Citoyennes et citoyens, qui me faites l’honneur de lire ce feuilleton juridico politique dans notre monde où les actualités-people et les fake news font la Une de l’actualité à bon compte, vous pourrez aisément le vérifier : si vous faites une recherche sur google avec les clefs « abus d’autorité » « contre l’administration » ou si vous lancez ces clefs avec « 432-1 » et "code pénal" sur les serveurs juridiques de la cour de cassation ou autres, vous ne trouverez pas grand-chose car ce délit est très peu poursuivi. Vous ne trouverez nulle trace de l’affaire Egidio pour la raison dont j’entends vous faire JUGES dans cet épisode… et vous comprendrez pourquoi ce délit, qui concerne forcément des autorités publiques, est très peu poursuivi !
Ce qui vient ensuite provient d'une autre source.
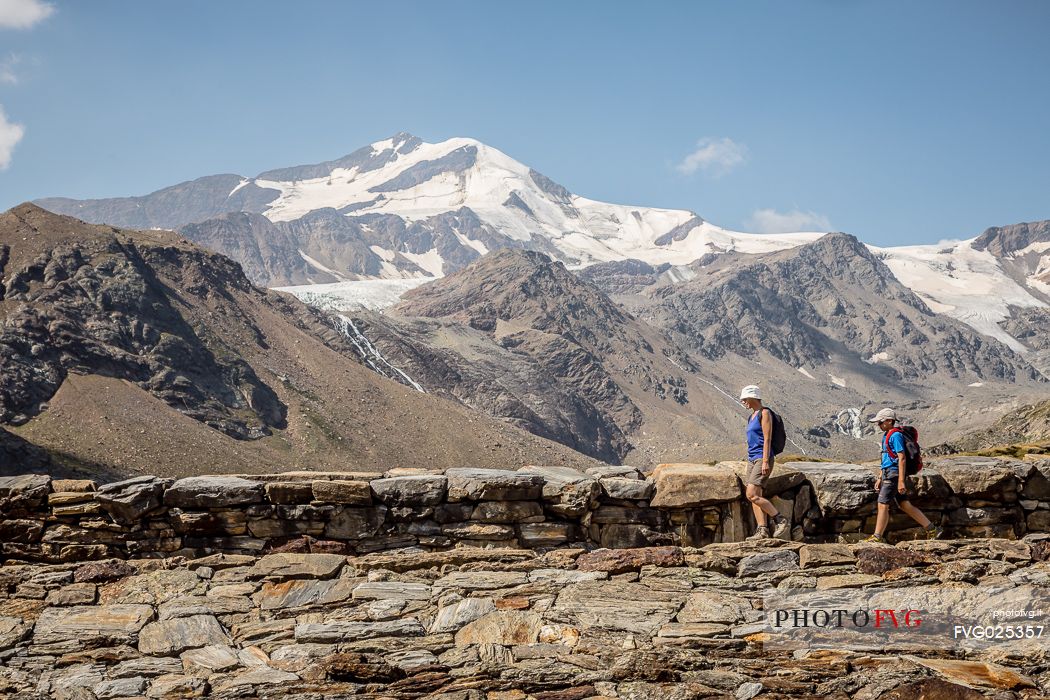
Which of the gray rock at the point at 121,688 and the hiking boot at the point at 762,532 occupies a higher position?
the hiking boot at the point at 762,532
Résumé des épisodes précédents

♦ La mafia tarnaise a profité d'un incendie criminel pour raser la Métairie Neuve de Sivens alors que le PLU de la commune interdisait de la démolir et de la modifier sans expertise

♠ La juge d’instruction d'Albi a jugé la plainte avec constitution de partie civile de Jean Claude Egidio irrecevable sans avoir répondu au problème qui lui était posé sur le délit d'abus d'autorité aggravé (peine prévue par  le code pénal: 10 ans).

♣ Le 22 novembre 2016, la chambre de l’instruction a confirmé l’irrecevabilité de l’action faute d’intérêt personnel d’un contribuable départemental pour agir sans avoir répondu au mémoire de 26 pages qui lui avait été régulièrement soumis et en déformant de manière très grossière les termes du litige puisque JC Egidio n’a JAMAIS prétendu vouloir se constituer partie civile du chef du délit de destruction de biens.

♥ Un pourvoi a été régulièrement formé et un mémoire personnel régulièrement déposé, que je viens de publier dans l’épisode précédent.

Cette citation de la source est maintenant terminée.